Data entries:
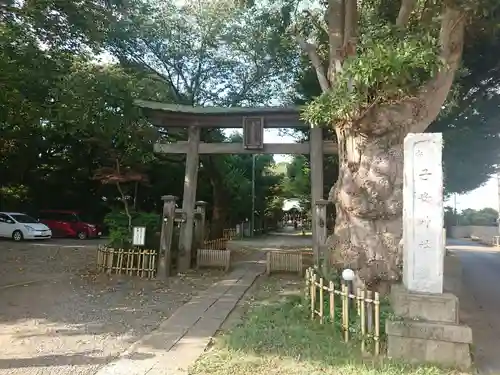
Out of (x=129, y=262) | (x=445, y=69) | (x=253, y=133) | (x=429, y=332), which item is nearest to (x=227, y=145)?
(x=253, y=133)

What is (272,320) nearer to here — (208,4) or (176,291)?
(176,291)

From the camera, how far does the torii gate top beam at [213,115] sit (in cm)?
1254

DIRECTIONS -
Arrange the material as a Markdown table with the columns "Row" and "Line", starting with the line that contains "From the camera, how" and going on through the end of the material. Number each row and leave out blank lines.

TASK RESPONSE -
| Row | Line |
|---|---|
| 1 | From the camera, how far does the torii gate top beam at [213,115] sit (in cm)? |
| 2 | 1254 |